▸ EXERCISE REQUIREMENTS
Turn every line of the records below into a JSON list of strings, one string per line, and skip the blank lines. Leave the picture lines out of the list.

* * *

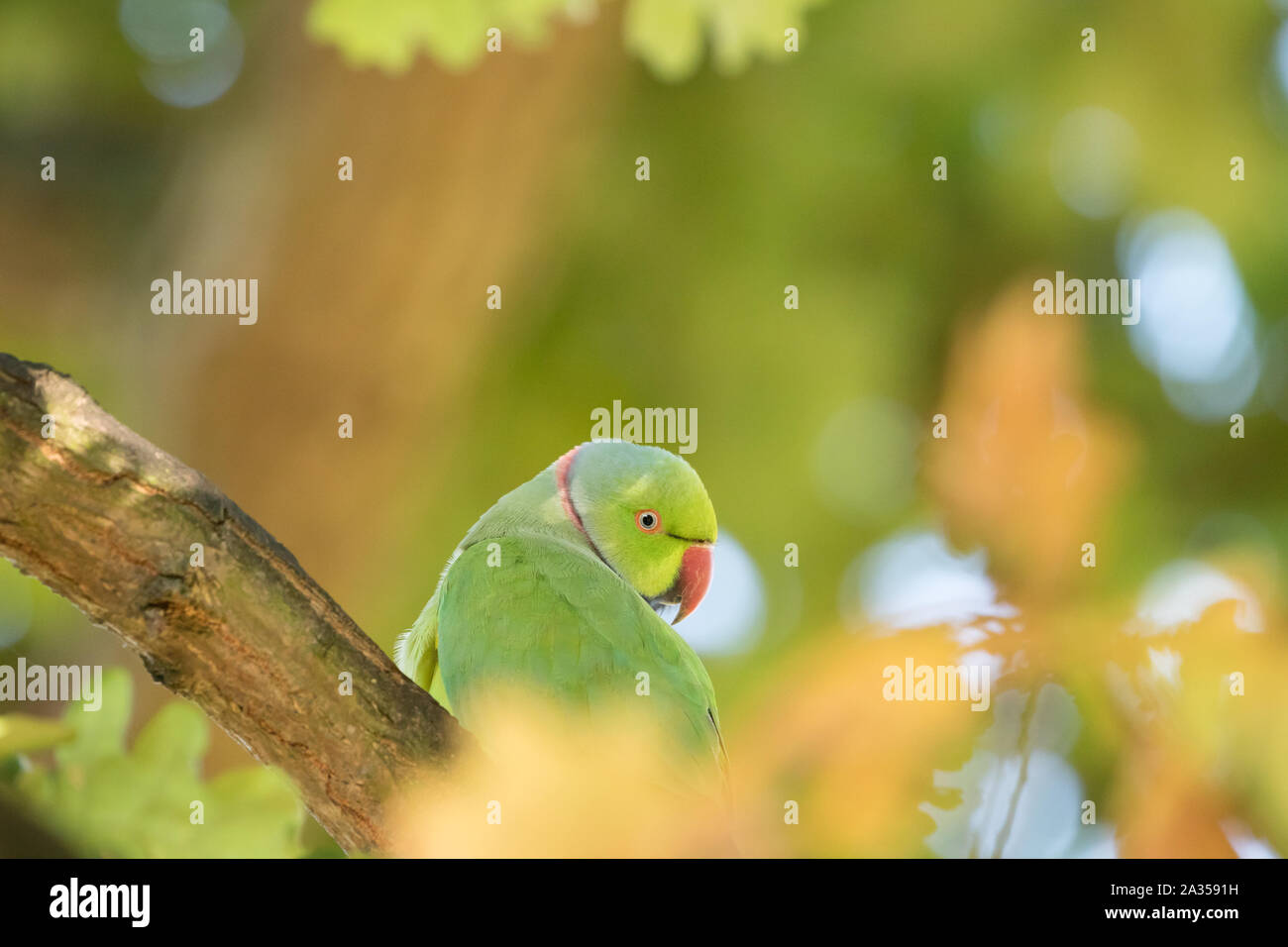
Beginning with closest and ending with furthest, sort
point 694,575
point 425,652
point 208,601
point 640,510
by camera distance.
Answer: point 208,601
point 425,652
point 640,510
point 694,575

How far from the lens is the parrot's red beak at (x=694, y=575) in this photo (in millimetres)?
4539

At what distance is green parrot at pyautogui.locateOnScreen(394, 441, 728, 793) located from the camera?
10.6 feet

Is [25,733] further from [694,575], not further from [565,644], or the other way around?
[694,575]

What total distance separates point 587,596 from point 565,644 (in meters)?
0.22

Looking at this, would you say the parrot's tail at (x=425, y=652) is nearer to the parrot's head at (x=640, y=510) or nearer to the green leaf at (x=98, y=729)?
the parrot's head at (x=640, y=510)

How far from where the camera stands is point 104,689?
7.60 ft

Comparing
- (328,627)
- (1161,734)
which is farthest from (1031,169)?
(1161,734)

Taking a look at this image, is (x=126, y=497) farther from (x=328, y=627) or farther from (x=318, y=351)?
(x=318, y=351)

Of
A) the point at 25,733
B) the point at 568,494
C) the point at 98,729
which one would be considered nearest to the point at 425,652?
the point at 568,494

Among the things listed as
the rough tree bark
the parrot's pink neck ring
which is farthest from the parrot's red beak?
the rough tree bark

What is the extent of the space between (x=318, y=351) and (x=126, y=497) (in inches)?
159

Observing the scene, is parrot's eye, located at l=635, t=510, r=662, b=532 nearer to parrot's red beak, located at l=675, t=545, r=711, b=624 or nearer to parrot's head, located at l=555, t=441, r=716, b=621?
parrot's head, located at l=555, t=441, r=716, b=621

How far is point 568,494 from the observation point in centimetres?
446

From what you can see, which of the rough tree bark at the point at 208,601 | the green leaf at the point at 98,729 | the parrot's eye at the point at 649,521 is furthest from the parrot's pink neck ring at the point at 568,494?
the green leaf at the point at 98,729
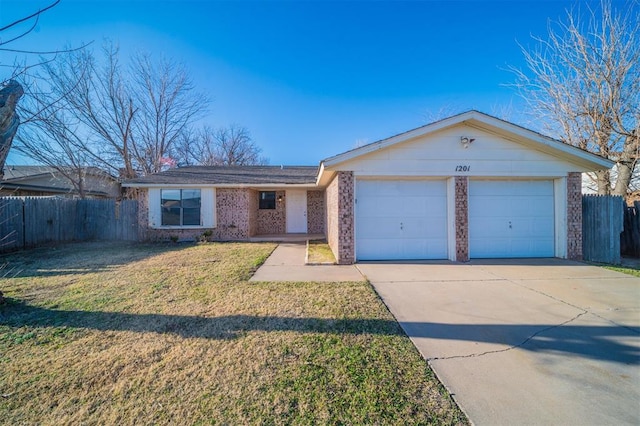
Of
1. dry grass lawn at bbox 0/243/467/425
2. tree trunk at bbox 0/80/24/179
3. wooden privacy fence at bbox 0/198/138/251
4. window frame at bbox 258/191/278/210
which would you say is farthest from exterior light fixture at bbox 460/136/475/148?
wooden privacy fence at bbox 0/198/138/251

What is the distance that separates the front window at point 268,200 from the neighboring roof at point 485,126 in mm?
8048

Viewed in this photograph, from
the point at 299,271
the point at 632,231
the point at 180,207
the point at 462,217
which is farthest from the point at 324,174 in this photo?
the point at 632,231

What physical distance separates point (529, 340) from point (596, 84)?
13742 millimetres

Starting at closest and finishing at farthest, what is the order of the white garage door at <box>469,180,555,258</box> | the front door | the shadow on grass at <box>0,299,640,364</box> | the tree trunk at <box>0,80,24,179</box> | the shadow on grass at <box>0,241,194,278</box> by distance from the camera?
1. the shadow on grass at <box>0,299,640,364</box>
2. the tree trunk at <box>0,80,24,179</box>
3. the shadow on grass at <box>0,241,194,278</box>
4. the white garage door at <box>469,180,555,258</box>
5. the front door

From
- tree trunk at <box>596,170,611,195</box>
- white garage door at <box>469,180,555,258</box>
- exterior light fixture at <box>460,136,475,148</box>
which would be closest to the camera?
exterior light fixture at <box>460,136,475,148</box>

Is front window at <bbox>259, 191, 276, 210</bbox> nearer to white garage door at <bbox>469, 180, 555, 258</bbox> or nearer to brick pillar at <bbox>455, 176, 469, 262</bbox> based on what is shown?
brick pillar at <bbox>455, 176, 469, 262</bbox>

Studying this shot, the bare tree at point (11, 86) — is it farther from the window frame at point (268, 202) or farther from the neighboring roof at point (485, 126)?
the window frame at point (268, 202)

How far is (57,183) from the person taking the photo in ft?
61.1

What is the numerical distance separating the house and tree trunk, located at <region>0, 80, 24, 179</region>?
14255 mm

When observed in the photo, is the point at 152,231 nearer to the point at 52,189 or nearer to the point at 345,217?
the point at 345,217

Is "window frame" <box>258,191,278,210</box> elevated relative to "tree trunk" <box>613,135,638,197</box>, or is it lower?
lower

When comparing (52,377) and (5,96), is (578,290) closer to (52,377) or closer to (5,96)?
(52,377)

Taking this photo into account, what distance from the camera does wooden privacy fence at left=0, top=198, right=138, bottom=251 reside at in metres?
9.56

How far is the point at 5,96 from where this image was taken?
12.8ft
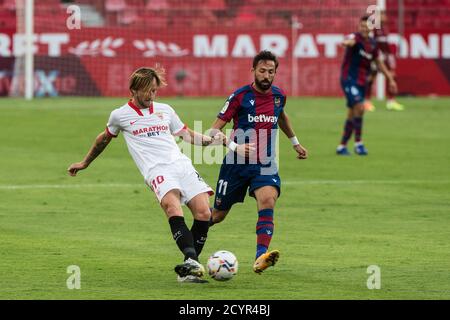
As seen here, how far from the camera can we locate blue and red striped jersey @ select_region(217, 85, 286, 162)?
442 inches

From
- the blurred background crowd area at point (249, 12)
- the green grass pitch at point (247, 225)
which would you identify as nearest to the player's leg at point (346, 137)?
the green grass pitch at point (247, 225)

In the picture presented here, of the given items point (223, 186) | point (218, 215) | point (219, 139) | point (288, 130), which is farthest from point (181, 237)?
point (288, 130)

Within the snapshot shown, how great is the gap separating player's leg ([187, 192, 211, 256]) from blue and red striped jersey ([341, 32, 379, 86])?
12149mm

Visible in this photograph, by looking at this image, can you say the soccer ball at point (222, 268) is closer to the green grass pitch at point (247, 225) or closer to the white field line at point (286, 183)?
the green grass pitch at point (247, 225)

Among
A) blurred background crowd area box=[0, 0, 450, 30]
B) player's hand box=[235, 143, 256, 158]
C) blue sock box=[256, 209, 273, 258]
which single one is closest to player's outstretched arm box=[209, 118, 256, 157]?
player's hand box=[235, 143, 256, 158]

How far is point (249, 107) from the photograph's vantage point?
11258mm

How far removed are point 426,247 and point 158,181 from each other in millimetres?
3275

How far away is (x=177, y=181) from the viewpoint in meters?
10.4

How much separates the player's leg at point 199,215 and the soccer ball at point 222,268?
2.00 ft

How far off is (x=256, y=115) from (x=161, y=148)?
46.6 inches
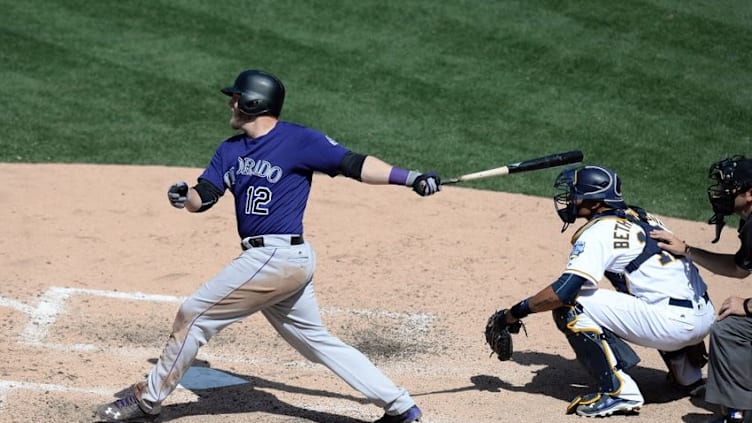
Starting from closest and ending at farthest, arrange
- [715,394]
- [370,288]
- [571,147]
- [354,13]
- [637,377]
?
[715,394]
[637,377]
[370,288]
[571,147]
[354,13]

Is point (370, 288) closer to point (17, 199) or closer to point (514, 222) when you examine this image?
point (514, 222)

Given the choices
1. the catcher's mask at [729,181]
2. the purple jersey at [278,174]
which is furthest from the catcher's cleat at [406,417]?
the catcher's mask at [729,181]

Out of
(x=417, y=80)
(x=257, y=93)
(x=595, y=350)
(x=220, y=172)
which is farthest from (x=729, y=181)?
(x=417, y=80)

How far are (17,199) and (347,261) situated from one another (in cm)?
285

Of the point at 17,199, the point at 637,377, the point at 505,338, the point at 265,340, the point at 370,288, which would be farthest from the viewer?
the point at 17,199

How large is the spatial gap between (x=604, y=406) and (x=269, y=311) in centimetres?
177

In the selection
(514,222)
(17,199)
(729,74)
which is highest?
(729,74)

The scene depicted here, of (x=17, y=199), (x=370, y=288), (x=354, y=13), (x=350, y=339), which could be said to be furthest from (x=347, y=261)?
(x=354, y=13)

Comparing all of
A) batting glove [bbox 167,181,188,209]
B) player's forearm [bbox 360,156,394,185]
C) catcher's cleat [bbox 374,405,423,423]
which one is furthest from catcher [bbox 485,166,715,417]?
batting glove [bbox 167,181,188,209]

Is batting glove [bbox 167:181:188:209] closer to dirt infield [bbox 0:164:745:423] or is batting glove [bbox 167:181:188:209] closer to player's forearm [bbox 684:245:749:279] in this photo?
dirt infield [bbox 0:164:745:423]

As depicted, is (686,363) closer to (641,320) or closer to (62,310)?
(641,320)

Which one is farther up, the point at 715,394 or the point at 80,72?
the point at 715,394

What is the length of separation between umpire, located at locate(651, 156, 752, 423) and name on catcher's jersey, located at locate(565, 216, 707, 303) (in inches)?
11.1

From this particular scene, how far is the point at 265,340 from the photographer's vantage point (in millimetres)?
6418
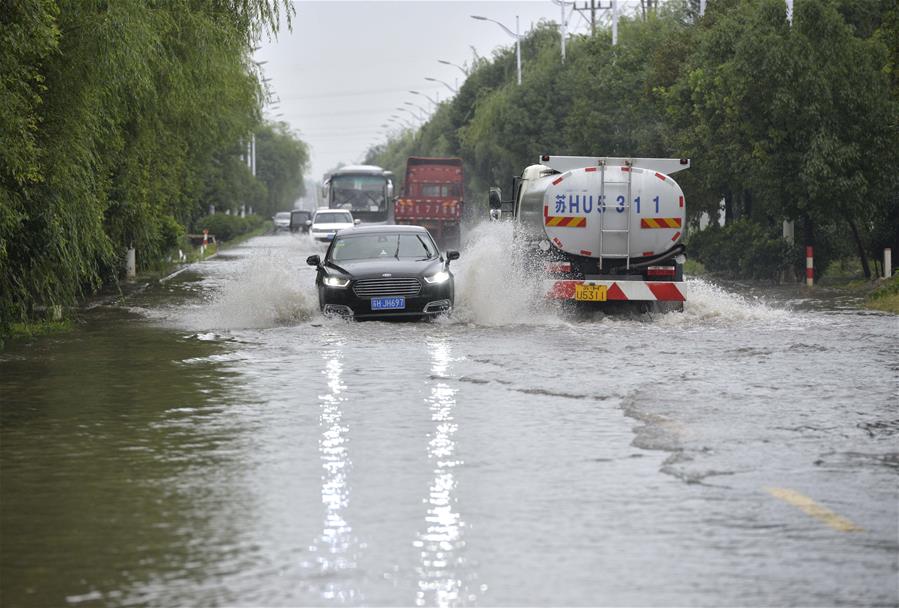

* * *

▸ SOLUTION TO THIS PROBLEM
[
  "Beginning with closest and ending with furthest, sort",
  "point 694,575",
  "point 425,652",
  "point 208,601",
  "point 640,510",
  "by camera distance.",
  "Answer: point 208,601",
  "point 425,652",
  "point 640,510",
  "point 694,575",
  "How far from the lens is the parrot's red beak at (x=694, y=575) in this photo (in millimetres)?",
  "4539",
  "At what distance is green parrot at pyautogui.locateOnScreen(394, 441, 728, 793) located from the camera?",
  "10.6 feet",
  "Is [25,733] further from [694,575], not further from [565,644], or the other way around?",
  "[694,575]",
  "What total distance separates point 587,596 from point 565,644 (in meters)?",
  "0.22",
  "Looking at this, would you say the parrot's tail at (x=425, y=652) is nearer to the parrot's head at (x=640, y=510) or nearer to the green leaf at (x=98, y=729)?",
  "the parrot's head at (x=640, y=510)",
  "How far from where the camera stands is point 104,689?",
  "7.60 ft",
  "Comparing",
  "- (328,627)",
  "- (1161,734)",
  "which is farthest from (1031,169)?",
  "(1161,734)",
  "Taking a look at this image, is (x=126, y=497) farther from (x=328, y=627) or farther from (x=318, y=351)?",
  "(x=318, y=351)",
  "Of",
  "A) the point at 25,733",
  "B) the point at 568,494",
  "C) the point at 98,729",
  "which one would be considered nearest to the point at 425,652?",
  "the point at 568,494",
  "Among the things listed as",
  "the rough tree bark",
  "the parrot's pink neck ring",
  "which is farthest from the parrot's red beak?",
  "the rough tree bark",
  "What is the extent of the space between (x=318, y=351) and (x=126, y=497) (in inches)?",
  "159",
  "Observing the scene, is parrot's eye, located at l=635, t=510, r=662, b=532 nearer to parrot's red beak, located at l=675, t=545, r=711, b=624 or nearer to parrot's head, located at l=555, t=441, r=716, b=621?",
  "parrot's head, located at l=555, t=441, r=716, b=621",
  "How far is point 568,494 from the observation point in centimetres?",
  "446",
  "From what you can see, which of the rough tree bark at the point at 208,601 | the green leaf at the point at 98,729 | the parrot's eye at the point at 649,521 is furthest from the parrot's pink neck ring at the point at 568,494?",
  "the green leaf at the point at 98,729",
  "Of",
  "1. dry grass lawn at bbox 0/243/467/425",
  "2. tree trunk at bbox 0/80/24/179",
  "3. wooden privacy fence at bbox 0/198/138/251",
  "4. window frame at bbox 258/191/278/210",
  "which would you say is farthest from exterior light fixture at bbox 460/136/475/148?",
  "wooden privacy fence at bbox 0/198/138/251",
  "What is the distance that separates the front window at point 268,200 from the neighboring roof at point 485,126 in mm?",
  "8048",
  "Viewed in this photograph, from",
  "the point at 299,271",
  "the point at 632,231",
  "the point at 180,207",
  "the point at 462,217",
  "which is farthest from the point at 324,174 in this photo?",
  "the point at 632,231",
  "What physical distance separates point (529, 340) from point (596, 84)?",
  "13742 millimetres",
  "Starting at closest and finishing at farthest, what is the order of the white garage door at <box>469,180,555,258</box> | the front door | the shadow on grass at <box>0,299,640,364</box> | the tree trunk at <box>0,80,24,179</box> | the shadow on grass at <box>0,241,194,278</box> by distance from the camera?",
  "1. the shadow on grass at <box>0,299,640,364</box>",
  "2. the tree trunk at <box>0,80,24,179</box>",
  "3. the shadow on grass at <box>0,241,194,278</box>",
  "4. the white garage door at <box>469,180,555,258</box>",
  "5. the front door",
  "From",
  "- tree trunk at <box>596,170,611,195</box>",
  "- white garage door at <box>469,180,555,258</box>",
  "- exterior light fixture at <box>460,136,475,148</box>",
  "which would be closest to the camera?",
  "exterior light fixture at <box>460,136,475,148</box>",
  "Is front window at <bbox>259, 191, 276, 210</bbox> nearer to white garage door at <bbox>469, 180, 555, 258</bbox> or nearer to brick pillar at <bbox>455, 176, 469, 262</bbox> based on what is shown?",
  "brick pillar at <bbox>455, 176, 469, 262</bbox>",
  "Studying this shot, the bare tree at point (11, 86) — is it farther from the window frame at point (268, 202) or farther from the neighboring roof at point (485, 126)?",
  "the window frame at point (268, 202)",
  "How far is (57,183) from the person taking the photo in ft?",
  "61.1",
  "What is the numerical distance separating the house and tree trunk, located at <region>0, 80, 24, 179</region>?",
  "14255 mm",
  "When observed in the photo, is the point at 152,231 nearer to the point at 52,189 or nearer to the point at 345,217?",
  "the point at 345,217",
  "Is \"window frame\" <box>258,191,278,210</box> elevated relative to \"tree trunk\" <box>613,135,638,197</box>, or is it lower?",
  "lower",
  "When comparing (52,377) and (5,96), is (578,290) closer to (52,377) or closer to (5,96)?",
  "(52,377)",
  "Taking this photo into account, what distance from the camera does wooden privacy fence at left=0, top=198, right=138, bottom=251 reside at in metres?",
  "9.56",
  "How far is the point at 5,96 from where this image was taken?",
  "12.8ft",
  "As seen here, how far from the camera can we locate blue and red striped jersey @ select_region(217, 85, 286, 162)?",
  "442 inches",
  "From",
  "- the blurred background crowd area at point (249, 12)",
  "- the green grass pitch at point (247, 225)",
  "which would you identify as nearest to the player's leg at point (346, 137)?",
  "the green grass pitch at point (247, 225)",
  "In the picture presented here, of the given items point (223, 186) | point (218, 215) | point (219, 139) | point (288, 130), which is farthest from point (181, 237)?",
  "point (288, 130)",
  "Within the snapshot shown, how great is the gap separating player's leg ([187, 192, 211, 256]) from blue and red striped jersey ([341, 32, 379, 86])?",
  "12149mm",
  "Visible in this photograph, by looking at this image, can you say the soccer ball at point (222, 268) is closer to the green grass pitch at point (247, 225) or closer to the white field line at point (286, 183)?",
  "the green grass pitch at point (247, 225)",
  "Among",
  "A) blurred background crowd area box=[0, 0, 450, 30]",
  "B) player's hand box=[235, 143, 256, 158]",
  "C) blue sock box=[256, 209, 273, 258]",
  "which single one is closest to player's outstretched arm box=[209, 118, 256, 157]?",
  "player's hand box=[235, 143, 256, 158]",
  "How far is point (249, 107) from the photograph's vantage point?",
  "11258mm",
  "How far removed are point 426,247 and point 158,181 from each other in millimetres?",
  "3275",
  "How far away is (x=177, y=181) from the viewpoint in meters?",
  "10.4",
  "How much separates the player's leg at point 199,215 and the soccer ball at point 222,268?",
  "2.00 ft",
  "How far off is (x=256, y=115) from (x=161, y=148)?",
  "46.6 inches",
  "Starting from closest and ending at farthest, arrange",
  "- [715,394]",
  "- [370,288]",
  "- [571,147]",
  "- [354,13]",
  "- [637,377]",
  "?",
  "[715,394]",
  "[637,377]",
  "[370,288]",
  "[571,147]",
  "[354,13]",
  "Is point (370, 288) closer to point (17, 199) or closer to point (514, 222) when you examine this image?",
  "point (514, 222)",
  "Given the choices",
  "1. the catcher's mask at [729,181]",
  "2. the purple jersey at [278,174]",
  "which is furthest from the catcher's cleat at [406,417]?",
  "the catcher's mask at [729,181]",
  "Out of",
  "(x=417, y=80)",
  "(x=257, y=93)",
  "(x=595, y=350)",
  "(x=220, y=172)",
  "which is farthest from (x=729, y=181)?",
  "(x=417, y=80)",
  "How far are (17,199) and (347,261) situated from one another (in cm)?",
  "285",
  "Of the point at 17,199, the point at 637,377, the point at 505,338, the point at 265,340, the point at 370,288, which would be farthest from the viewer?",
  "the point at 17,199",
  "How large is the spatial gap between (x=604, y=406) and (x=269, y=311) in centimetres?",
  "177",
  "In the selection",
  "(514,222)",
  "(17,199)",
  "(729,74)",
  "which is highest?",
  "(729,74)",
  "The scene depicted here, of (x=17, y=199), (x=370, y=288), (x=354, y=13), (x=350, y=339), which could be said to be furthest from (x=347, y=261)?",
  "(x=354, y=13)",
  "Comparing all of",
  "A) batting glove [bbox 167,181,188,209]",
  "B) player's forearm [bbox 360,156,394,185]",
  "C) catcher's cleat [bbox 374,405,423,423]",
  "which one is furthest from catcher [bbox 485,166,715,417]?",
  "batting glove [bbox 167,181,188,209]",
  "Is batting glove [bbox 167:181:188:209] closer to dirt infield [bbox 0:164:745:423] or is batting glove [bbox 167:181:188:209] closer to player's forearm [bbox 684:245:749:279] in this photo?",
  "dirt infield [bbox 0:164:745:423]",
  "As depicted, is (686,363) closer to (641,320) or closer to (62,310)?",
  "(641,320)",
  "Which one is farther up, the point at 715,394 or the point at 80,72?",
  "the point at 715,394",
  "What is the length of separation between umpire, located at locate(651, 156, 752, 423) and name on catcher's jersey, located at locate(565, 216, 707, 303) (in inches)?",
  "11.1",
  "From this particular scene, how far is the point at 265,340 from the photographer's vantage point (in millimetres)?",
  "6418"
]